The Consequences of Consumer Culture

Overconsumption, also known as excess consumerism, is a serious and increasing modern problem faced in developed countries. Overconsumption – when an individual or group purchases an amount of goods that exceeds its necessary amount – is a more recent phenomenon, as our current market system was severely lacking until the early 20th century. 

Industrialization and modernization established a consumer culture in America that continues to thrive today. As America shifted from an economic model centered around local towns and cities, to a national open market system, ways of life also shifted. Big businesses and corporations established assembly lines and factory production to fuel the economy and growing consumerism.
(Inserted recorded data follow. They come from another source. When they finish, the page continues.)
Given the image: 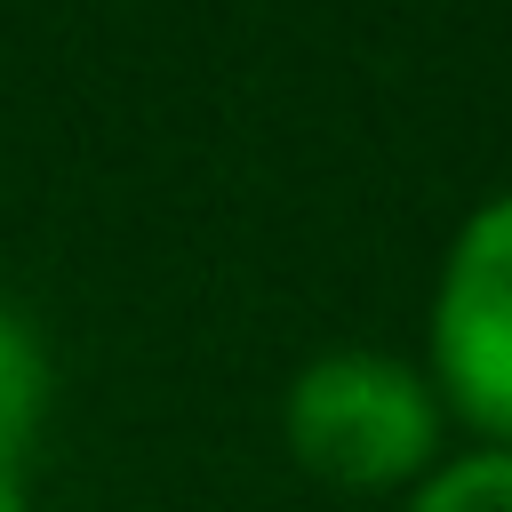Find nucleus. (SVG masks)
<instances>
[{
  "label": "nucleus",
  "mask_w": 512,
  "mask_h": 512,
  "mask_svg": "<svg viewBox=\"0 0 512 512\" xmlns=\"http://www.w3.org/2000/svg\"><path fill=\"white\" fill-rule=\"evenodd\" d=\"M48 416V352L16 304H0V472H24V448Z\"/></svg>",
  "instance_id": "7ed1b4c3"
},
{
  "label": "nucleus",
  "mask_w": 512,
  "mask_h": 512,
  "mask_svg": "<svg viewBox=\"0 0 512 512\" xmlns=\"http://www.w3.org/2000/svg\"><path fill=\"white\" fill-rule=\"evenodd\" d=\"M440 432H448V408H440L432 376L400 352H376V344H344V352L304 360L280 400L288 456L320 488H344V496L416 488L440 464Z\"/></svg>",
  "instance_id": "f257e3e1"
},
{
  "label": "nucleus",
  "mask_w": 512,
  "mask_h": 512,
  "mask_svg": "<svg viewBox=\"0 0 512 512\" xmlns=\"http://www.w3.org/2000/svg\"><path fill=\"white\" fill-rule=\"evenodd\" d=\"M424 376L480 448H512V192L480 200L440 256Z\"/></svg>",
  "instance_id": "f03ea898"
},
{
  "label": "nucleus",
  "mask_w": 512,
  "mask_h": 512,
  "mask_svg": "<svg viewBox=\"0 0 512 512\" xmlns=\"http://www.w3.org/2000/svg\"><path fill=\"white\" fill-rule=\"evenodd\" d=\"M0 512H24V472H0Z\"/></svg>",
  "instance_id": "39448f33"
},
{
  "label": "nucleus",
  "mask_w": 512,
  "mask_h": 512,
  "mask_svg": "<svg viewBox=\"0 0 512 512\" xmlns=\"http://www.w3.org/2000/svg\"><path fill=\"white\" fill-rule=\"evenodd\" d=\"M400 512H512V448H464L440 456Z\"/></svg>",
  "instance_id": "20e7f679"
}]
</instances>
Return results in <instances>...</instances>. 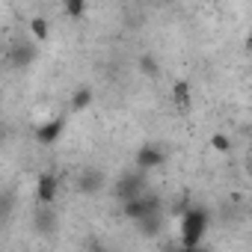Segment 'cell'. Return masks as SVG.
I'll return each mask as SVG.
<instances>
[{
	"label": "cell",
	"mask_w": 252,
	"mask_h": 252,
	"mask_svg": "<svg viewBox=\"0 0 252 252\" xmlns=\"http://www.w3.org/2000/svg\"><path fill=\"white\" fill-rule=\"evenodd\" d=\"M63 134H65V119L63 116H54L48 122H39L36 131H33V137H36L39 146H54V143L63 140Z\"/></svg>",
	"instance_id": "2"
},
{
	"label": "cell",
	"mask_w": 252,
	"mask_h": 252,
	"mask_svg": "<svg viewBox=\"0 0 252 252\" xmlns=\"http://www.w3.org/2000/svg\"><path fill=\"white\" fill-rule=\"evenodd\" d=\"M155 211H158V199H149V196H131V199H122V214L128 217V220H134V222L146 220V217L155 214Z\"/></svg>",
	"instance_id": "3"
},
{
	"label": "cell",
	"mask_w": 252,
	"mask_h": 252,
	"mask_svg": "<svg viewBox=\"0 0 252 252\" xmlns=\"http://www.w3.org/2000/svg\"><path fill=\"white\" fill-rule=\"evenodd\" d=\"M80 190L83 193H95V190H101V175L98 172H83V178H80Z\"/></svg>",
	"instance_id": "14"
},
{
	"label": "cell",
	"mask_w": 252,
	"mask_h": 252,
	"mask_svg": "<svg viewBox=\"0 0 252 252\" xmlns=\"http://www.w3.org/2000/svg\"><path fill=\"white\" fill-rule=\"evenodd\" d=\"M36 63V42L33 39H15L12 48H9V65L15 68H30Z\"/></svg>",
	"instance_id": "4"
},
{
	"label": "cell",
	"mask_w": 252,
	"mask_h": 252,
	"mask_svg": "<svg viewBox=\"0 0 252 252\" xmlns=\"http://www.w3.org/2000/svg\"><path fill=\"white\" fill-rule=\"evenodd\" d=\"M60 193V178L54 172H39L36 178V202L39 205H54Z\"/></svg>",
	"instance_id": "5"
},
{
	"label": "cell",
	"mask_w": 252,
	"mask_h": 252,
	"mask_svg": "<svg viewBox=\"0 0 252 252\" xmlns=\"http://www.w3.org/2000/svg\"><path fill=\"white\" fill-rule=\"evenodd\" d=\"M208 146H211V152H217V155H228V152H231V137L217 131V134H211Z\"/></svg>",
	"instance_id": "12"
},
{
	"label": "cell",
	"mask_w": 252,
	"mask_h": 252,
	"mask_svg": "<svg viewBox=\"0 0 252 252\" xmlns=\"http://www.w3.org/2000/svg\"><path fill=\"white\" fill-rule=\"evenodd\" d=\"M143 190H146V178H143V175H125V178L116 184V193H119V199L143 196Z\"/></svg>",
	"instance_id": "8"
},
{
	"label": "cell",
	"mask_w": 252,
	"mask_h": 252,
	"mask_svg": "<svg viewBox=\"0 0 252 252\" xmlns=\"http://www.w3.org/2000/svg\"><path fill=\"white\" fill-rule=\"evenodd\" d=\"M63 12H65L71 21L86 18V0H63Z\"/></svg>",
	"instance_id": "11"
},
{
	"label": "cell",
	"mask_w": 252,
	"mask_h": 252,
	"mask_svg": "<svg viewBox=\"0 0 252 252\" xmlns=\"http://www.w3.org/2000/svg\"><path fill=\"white\" fill-rule=\"evenodd\" d=\"M92 101H95L92 86H77V89H74V95H71V113H83V110H89V107H92Z\"/></svg>",
	"instance_id": "10"
},
{
	"label": "cell",
	"mask_w": 252,
	"mask_h": 252,
	"mask_svg": "<svg viewBox=\"0 0 252 252\" xmlns=\"http://www.w3.org/2000/svg\"><path fill=\"white\" fill-rule=\"evenodd\" d=\"M169 98H172V107L175 110L190 113V107H193V86L187 80H175L172 89H169Z\"/></svg>",
	"instance_id": "7"
},
{
	"label": "cell",
	"mask_w": 252,
	"mask_h": 252,
	"mask_svg": "<svg viewBox=\"0 0 252 252\" xmlns=\"http://www.w3.org/2000/svg\"><path fill=\"white\" fill-rule=\"evenodd\" d=\"M181 249H199L205 240V231L211 225V214L199 205L181 211Z\"/></svg>",
	"instance_id": "1"
},
{
	"label": "cell",
	"mask_w": 252,
	"mask_h": 252,
	"mask_svg": "<svg viewBox=\"0 0 252 252\" xmlns=\"http://www.w3.org/2000/svg\"><path fill=\"white\" fill-rule=\"evenodd\" d=\"M163 160H166V152L160 149V146H140L137 149V155H134V163L140 166V169H158V166H163Z\"/></svg>",
	"instance_id": "6"
},
{
	"label": "cell",
	"mask_w": 252,
	"mask_h": 252,
	"mask_svg": "<svg viewBox=\"0 0 252 252\" xmlns=\"http://www.w3.org/2000/svg\"><path fill=\"white\" fill-rule=\"evenodd\" d=\"M137 65H140V71H143L146 77H158V74H160V65H158V63H155V57H149V54H146V57H140V63H137Z\"/></svg>",
	"instance_id": "13"
},
{
	"label": "cell",
	"mask_w": 252,
	"mask_h": 252,
	"mask_svg": "<svg viewBox=\"0 0 252 252\" xmlns=\"http://www.w3.org/2000/svg\"><path fill=\"white\" fill-rule=\"evenodd\" d=\"M27 30H30V39L33 42H48L51 39V24H48V18L45 15H33L30 21H27Z\"/></svg>",
	"instance_id": "9"
}]
</instances>
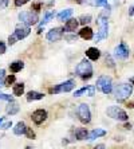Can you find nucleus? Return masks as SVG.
<instances>
[{
    "mask_svg": "<svg viewBox=\"0 0 134 149\" xmlns=\"http://www.w3.org/2000/svg\"><path fill=\"white\" fill-rule=\"evenodd\" d=\"M12 93H14V95H16V97L23 95V93H24V83H16V85L14 86V89H12Z\"/></svg>",
    "mask_w": 134,
    "mask_h": 149,
    "instance_id": "393cba45",
    "label": "nucleus"
},
{
    "mask_svg": "<svg viewBox=\"0 0 134 149\" xmlns=\"http://www.w3.org/2000/svg\"><path fill=\"white\" fill-rule=\"evenodd\" d=\"M125 128H126V129H131V125L130 124H126V125H125Z\"/></svg>",
    "mask_w": 134,
    "mask_h": 149,
    "instance_id": "79ce46f5",
    "label": "nucleus"
},
{
    "mask_svg": "<svg viewBox=\"0 0 134 149\" xmlns=\"http://www.w3.org/2000/svg\"><path fill=\"white\" fill-rule=\"evenodd\" d=\"M130 83H133V85H134V77H133V78H130Z\"/></svg>",
    "mask_w": 134,
    "mask_h": 149,
    "instance_id": "a18cd8bd",
    "label": "nucleus"
},
{
    "mask_svg": "<svg viewBox=\"0 0 134 149\" xmlns=\"http://www.w3.org/2000/svg\"><path fill=\"white\" fill-rule=\"evenodd\" d=\"M16 36H15V35H11L10 38H8V43H10V46H12V45H15V43H16Z\"/></svg>",
    "mask_w": 134,
    "mask_h": 149,
    "instance_id": "72a5a7b5",
    "label": "nucleus"
},
{
    "mask_svg": "<svg viewBox=\"0 0 134 149\" xmlns=\"http://www.w3.org/2000/svg\"><path fill=\"white\" fill-rule=\"evenodd\" d=\"M19 109H20L19 104H17V102H15V101H12V102H10V104L7 105V108H6V111H7V114L14 116V114H16L17 111H19Z\"/></svg>",
    "mask_w": 134,
    "mask_h": 149,
    "instance_id": "6ab92c4d",
    "label": "nucleus"
},
{
    "mask_svg": "<svg viewBox=\"0 0 134 149\" xmlns=\"http://www.w3.org/2000/svg\"><path fill=\"white\" fill-rule=\"evenodd\" d=\"M78 117L82 124H89L91 121V111L87 104H81L78 106Z\"/></svg>",
    "mask_w": 134,
    "mask_h": 149,
    "instance_id": "6e6552de",
    "label": "nucleus"
},
{
    "mask_svg": "<svg viewBox=\"0 0 134 149\" xmlns=\"http://www.w3.org/2000/svg\"><path fill=\"white\" fill-rule=\"evenodd\" d=\"M11 126H12V122H11V121H7V122H3V124H1L0 129H1V130H6V129L11 128Z\"/></svg>",
    "mask_w": 134,
    "mask_h": 149,
    "instance_id": "2f4dec72",
    "label": "nucleus"
},
{
    "mask_svg": "<svg viewBox=\"0 0 134 149\" xmlns=\"http://www.w3.org/2000/svg\"><path fill=\"white\" fill-rule=\"evenodd\" d=\"M95 90H97L95 86H86V87H82V89L76 90L75 93H74V95H75V97H81L83 94H87L89 97H93L94 94H95Z\"/></svg>",
    "mask_w": 134,
    "mask_h": 149,
    "instance_id": "ddd939ff",
    "label": "nucleus"
},
{
    "mask_svg": "<svg viewBox=\"0 0 134 149\" xmlns=\"http://www.w3.org/2000/svg\"><path fill=\"white\" fill-rule=\"evenodd\" d=\"M0 100L7 101V102H12L14 97H12V95H8V94H0Z\"/></svg>",
    "mask_w": 134,
    "mask_h": 149,
    "instance_id": "c756f323",
    "label": "nucleus"
},
{
    "mask_svg": "<svg viewBox=\"0 0 134 149\" xmlns=\"http://www.w3.org/2000/svg\"><path fill=\"white\" fill-rule=\"evenodd\" d=\"M107 116L111 118H114V120H118V121H127V113L124 110V109L118 108V106H110V108H107L106 110Z\"/></svg>",
    "mask_w": 134,
    "mask_h": 149,
    "instance_id": "423d86ee",
    "label": "nucleus"
},
{
    "mask_svg": "<svg viewBox=\"0 0 134 149\" xmlns=\"http://www.w3.org/2000/svg\"><path fill=\"white\" fill-rule=\"evenodd\" d=\"M79 26V20L76 19H69V20L66 22L65 24V28H63V31H67V32H74L78 28Z\"/></svg>",
    "mask_w": 134,
    "mask_h": 149,
    "instance_id": "4468645a",
    "label": "nucleus"
},
{
    "mask_svg": "<svg viewBox=\"0 0 134 149\" xmlns=\"http://www.w3.org/2000/svg\"><path fill=\"white\" fill-rule=\"evenodd\" d=\"M94 6H97V7H101V6L106 7L109 4H107V0H94Z\"/></svg>",
    "mask_w": 134,
    "mask_h": 149,
    "instance_id": "c85d7f7f",
    "label": "nucleus"
},
{
    "mask_svg": "<svg viewBox=\"0 0 134 149\" xmlns=\"http://www.w3.org/2000/svg\"><path fill=\"white\" fill-rule=\"evenodd\" d=\"M106 134V130H103V129H99V128H97L94 129V130H91V132L89 133V136H87V140H95L98 139V137H102V136Z\"/></svg>",
    "mask_w": 134,
    "mask_h": 149,
    "instance_id": "a211bd4d",
    "label": "nucleus"
},
{
    "mask_svg": "<svg viewBox=\"0 0 134 149\" xmlns=\"http://www.w3.org/2000/svg\"><path fill=\"white\" fill-rule=\"evenodd\" d=\"M71 15H72V10L67 8V10H63L62 12H59L56 17H58V20H69Z\"/></svg>",
    "mask_w": 134,
    "mask_h": 149,
    "instance_id": "b1692460",
    "label": "nucleus"
},
{
    "mask_svg": "<svg viewBox=\"0 0 134 149\" xmlns=\"http://www.w3.org/2000/svg\"><path fill=\"white\" fill-rule=\"evenodd\" d=\"M90 22H91V15H83V16L79 19V23L83 24L85 27H86V24H89Z\"/></svg>",
    "mask_w": 134,
    "mask_h": 149,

For these techniques to continue indefinitely, businesses use a technique called “planned obsolescence”, which isthe practice of making or designing something (such as a car) in such a way that it will only be usable for a short time so that people will have to buy another one.” Planned obsolescence, along with frequent advertising and perceived obsolescence – which is the idea that goods need replacing even when they are still usable – has caused Americans to over consume severely. This extreme excess poses a significant threat to the environment and is a major cause of pollution and habitat degradation. Excess consumerism of food items, luxury goods, and other commodities leads to environmental damage and an overall decrease in the quality of life in consumerist nations. 

Many scientists have pointed out the “connection between an excessively materialistic outlook” and increased levels of anxiety, depression, and a loss of community, which lowers the overall happiness in a consumerist nation. This way of life is not only detrimental to an individual/community’s mental health and social life, but it also destroys the natural world. Excessive production wastes energy and non-renewable resources. Overconsumption depletes the planet of necessary finite resources; using resources unnecessarily in industrialized nations takes those resources away from those in nations who do not have the basic commodities, such as food, water, and clothing, that the United States and other developed nations exploit every day. 

To combat the serious consequences of overconsumption and decrease waste, nations should adopt the mentality of “reduce, reuse, and recycle.” Additionally, corporations and big businesses should stop practicing planned obsolescence and the promotion of buying and selling cultures. Consumers should also take it upon themselves to only purchase goods when necessary.

Overconsumption will naturally worsen over time if no intervention – either on a consumer or corporate level – is made. It is critical that this issue becomes a priority for governments, corporations, and interest groups now, in order to preserve the environment and happiness of people around the world.